GIVEN PROBLEM ▸
Repeat the part of the items that opens with the line containing "In the given" and closes with the line containing "8.84 metres", keeping both of those lines.

►

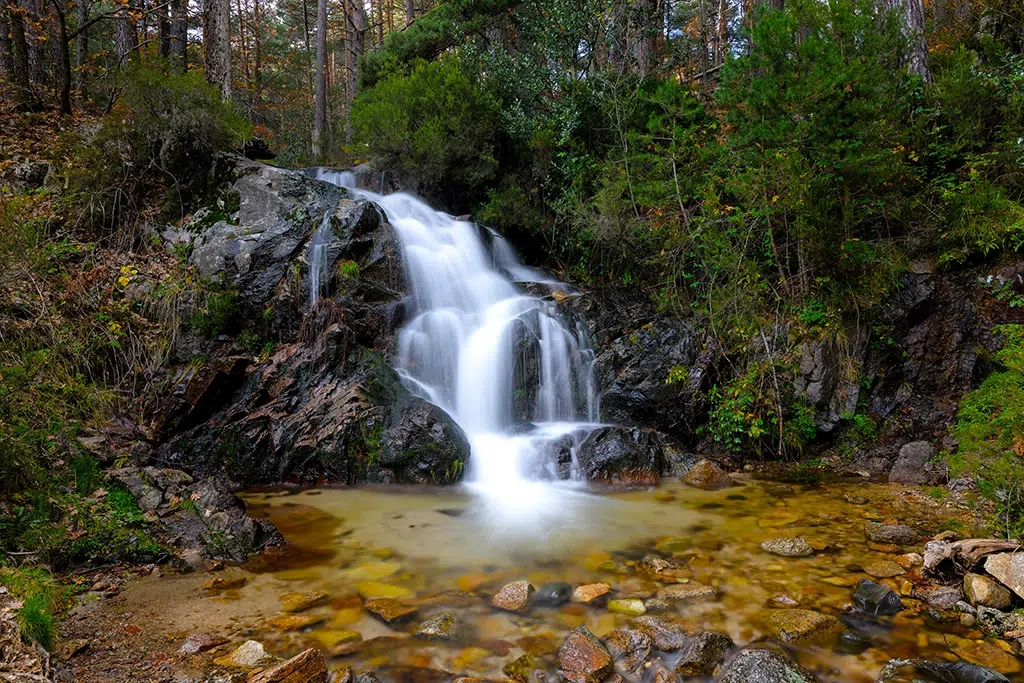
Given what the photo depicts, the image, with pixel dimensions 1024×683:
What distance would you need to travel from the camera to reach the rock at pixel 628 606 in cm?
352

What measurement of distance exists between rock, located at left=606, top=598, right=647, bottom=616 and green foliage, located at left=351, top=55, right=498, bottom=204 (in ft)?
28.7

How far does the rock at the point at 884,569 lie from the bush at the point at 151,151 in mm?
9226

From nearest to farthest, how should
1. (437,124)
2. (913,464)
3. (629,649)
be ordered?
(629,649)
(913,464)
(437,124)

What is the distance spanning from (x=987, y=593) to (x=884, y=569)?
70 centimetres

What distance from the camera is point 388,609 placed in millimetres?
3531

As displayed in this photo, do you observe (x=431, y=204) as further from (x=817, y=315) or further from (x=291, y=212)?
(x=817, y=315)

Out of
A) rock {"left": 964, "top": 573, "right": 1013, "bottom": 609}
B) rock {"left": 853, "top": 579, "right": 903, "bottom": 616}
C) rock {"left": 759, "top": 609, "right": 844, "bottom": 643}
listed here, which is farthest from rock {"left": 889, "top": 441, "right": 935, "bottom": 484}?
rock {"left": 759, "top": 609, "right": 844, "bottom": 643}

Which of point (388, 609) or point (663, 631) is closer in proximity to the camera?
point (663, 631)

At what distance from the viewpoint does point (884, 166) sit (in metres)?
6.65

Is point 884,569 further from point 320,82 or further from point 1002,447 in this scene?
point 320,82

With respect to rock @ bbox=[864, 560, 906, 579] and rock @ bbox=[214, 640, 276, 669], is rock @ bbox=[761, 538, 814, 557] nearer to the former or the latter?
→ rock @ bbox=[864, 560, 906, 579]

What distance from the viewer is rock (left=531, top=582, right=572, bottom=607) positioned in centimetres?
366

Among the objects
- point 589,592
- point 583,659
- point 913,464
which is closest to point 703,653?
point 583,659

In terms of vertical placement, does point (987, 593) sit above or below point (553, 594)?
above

◄
►

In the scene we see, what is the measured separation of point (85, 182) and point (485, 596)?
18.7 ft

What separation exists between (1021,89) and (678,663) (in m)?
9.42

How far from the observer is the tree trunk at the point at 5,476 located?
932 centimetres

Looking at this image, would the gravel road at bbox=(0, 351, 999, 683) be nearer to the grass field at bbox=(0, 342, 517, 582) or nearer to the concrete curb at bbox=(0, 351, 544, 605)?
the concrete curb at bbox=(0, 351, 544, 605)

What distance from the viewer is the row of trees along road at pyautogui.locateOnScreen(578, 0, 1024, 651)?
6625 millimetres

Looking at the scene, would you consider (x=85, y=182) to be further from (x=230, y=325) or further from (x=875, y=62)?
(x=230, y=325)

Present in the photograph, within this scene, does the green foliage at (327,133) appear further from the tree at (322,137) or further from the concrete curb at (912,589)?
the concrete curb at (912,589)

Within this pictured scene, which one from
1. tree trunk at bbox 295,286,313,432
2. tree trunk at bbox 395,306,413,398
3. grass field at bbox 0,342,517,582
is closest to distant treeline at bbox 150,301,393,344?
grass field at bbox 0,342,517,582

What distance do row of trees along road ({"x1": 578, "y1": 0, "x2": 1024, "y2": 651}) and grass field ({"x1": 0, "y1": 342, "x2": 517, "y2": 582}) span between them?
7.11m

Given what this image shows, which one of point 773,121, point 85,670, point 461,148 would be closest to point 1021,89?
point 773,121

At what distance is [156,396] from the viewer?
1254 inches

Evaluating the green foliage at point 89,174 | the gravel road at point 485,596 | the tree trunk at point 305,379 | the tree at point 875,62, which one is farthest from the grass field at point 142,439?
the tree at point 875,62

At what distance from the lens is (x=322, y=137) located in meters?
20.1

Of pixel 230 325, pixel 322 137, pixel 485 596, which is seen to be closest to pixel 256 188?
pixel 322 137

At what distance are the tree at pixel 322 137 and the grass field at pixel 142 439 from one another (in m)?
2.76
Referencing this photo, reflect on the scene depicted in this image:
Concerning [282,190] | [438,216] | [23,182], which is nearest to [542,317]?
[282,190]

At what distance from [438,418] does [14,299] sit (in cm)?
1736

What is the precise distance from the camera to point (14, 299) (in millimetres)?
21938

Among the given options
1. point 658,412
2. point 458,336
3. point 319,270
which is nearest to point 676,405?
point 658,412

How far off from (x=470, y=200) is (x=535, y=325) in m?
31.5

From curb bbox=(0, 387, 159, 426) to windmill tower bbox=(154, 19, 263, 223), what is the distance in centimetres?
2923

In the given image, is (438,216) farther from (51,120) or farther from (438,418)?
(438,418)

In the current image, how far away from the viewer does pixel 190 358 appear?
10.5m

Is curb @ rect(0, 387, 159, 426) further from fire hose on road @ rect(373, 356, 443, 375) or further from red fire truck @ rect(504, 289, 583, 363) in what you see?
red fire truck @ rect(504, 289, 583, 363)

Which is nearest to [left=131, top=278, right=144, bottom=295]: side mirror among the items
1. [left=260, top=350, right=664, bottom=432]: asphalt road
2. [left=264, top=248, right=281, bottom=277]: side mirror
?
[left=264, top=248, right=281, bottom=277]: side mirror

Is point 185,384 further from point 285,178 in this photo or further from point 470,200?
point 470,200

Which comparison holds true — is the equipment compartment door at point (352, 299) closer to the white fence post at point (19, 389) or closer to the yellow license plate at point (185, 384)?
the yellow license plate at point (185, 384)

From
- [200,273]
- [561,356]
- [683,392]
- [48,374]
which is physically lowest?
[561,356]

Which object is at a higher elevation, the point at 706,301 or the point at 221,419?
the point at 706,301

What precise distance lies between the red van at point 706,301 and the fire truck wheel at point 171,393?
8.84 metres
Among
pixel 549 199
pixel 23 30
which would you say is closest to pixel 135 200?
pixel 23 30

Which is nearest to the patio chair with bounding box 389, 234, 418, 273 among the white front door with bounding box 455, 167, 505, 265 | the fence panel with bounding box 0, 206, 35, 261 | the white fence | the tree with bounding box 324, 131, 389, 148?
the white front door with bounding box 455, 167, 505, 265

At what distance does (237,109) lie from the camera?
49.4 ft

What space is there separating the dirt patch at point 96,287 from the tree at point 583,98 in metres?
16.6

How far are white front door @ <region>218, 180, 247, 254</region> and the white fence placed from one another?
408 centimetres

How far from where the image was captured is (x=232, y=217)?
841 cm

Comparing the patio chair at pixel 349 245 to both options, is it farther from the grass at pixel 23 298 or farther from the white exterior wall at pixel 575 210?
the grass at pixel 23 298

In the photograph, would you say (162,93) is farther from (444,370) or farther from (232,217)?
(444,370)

◄

WRITTEN SOLUTION ▸
In the given image, is (438,216) farther from (51,120) or farther from (438,418)?
(438,418)

In the current image, how far away from the viewer does pixel 190 358 appear?
10.5m

Is curb @ rect(0, 387, 159, 426) further from fire hose on road @ rect(373, 356, 443, 375) or further from red fire truck @ rect(504, 289, 583, 363) in what you see?
red fire truck @ rect(504, 289, 583, 363)

Which is nearest to [left=131, top=278, right=144, bottom=295]: side mirror among the items
1. [left=260, top=350, right=664, bottom=432]: asphalt road
2. [left=264, top=248, right=281, bottom=277]: side mirror
?
[left=264, top=248, right=281, bottom=277]: side mirror

Is point 185,384 further from point 285,178 in this photo or further from point 470,200?
point 470,200

Which comparison holds true — is the equipment compartment door at point (352, 299) closer to the white fence post at point (19, 389) or closer to the yellow license plate at point (185, 384)?
the yellow license plate at point (185, 384)

From
- [200,273]
- [561,356]
- [683,392]
- [48,374]
which is physically lowest?
[561,356]

Which object is at a higher elevation, the point at 706,301 or the point at 221,419?
the point at 706,301

What precise distance lies between the red van at point 706,301 and the fire truck wheel at point 171,393?
8.84 metres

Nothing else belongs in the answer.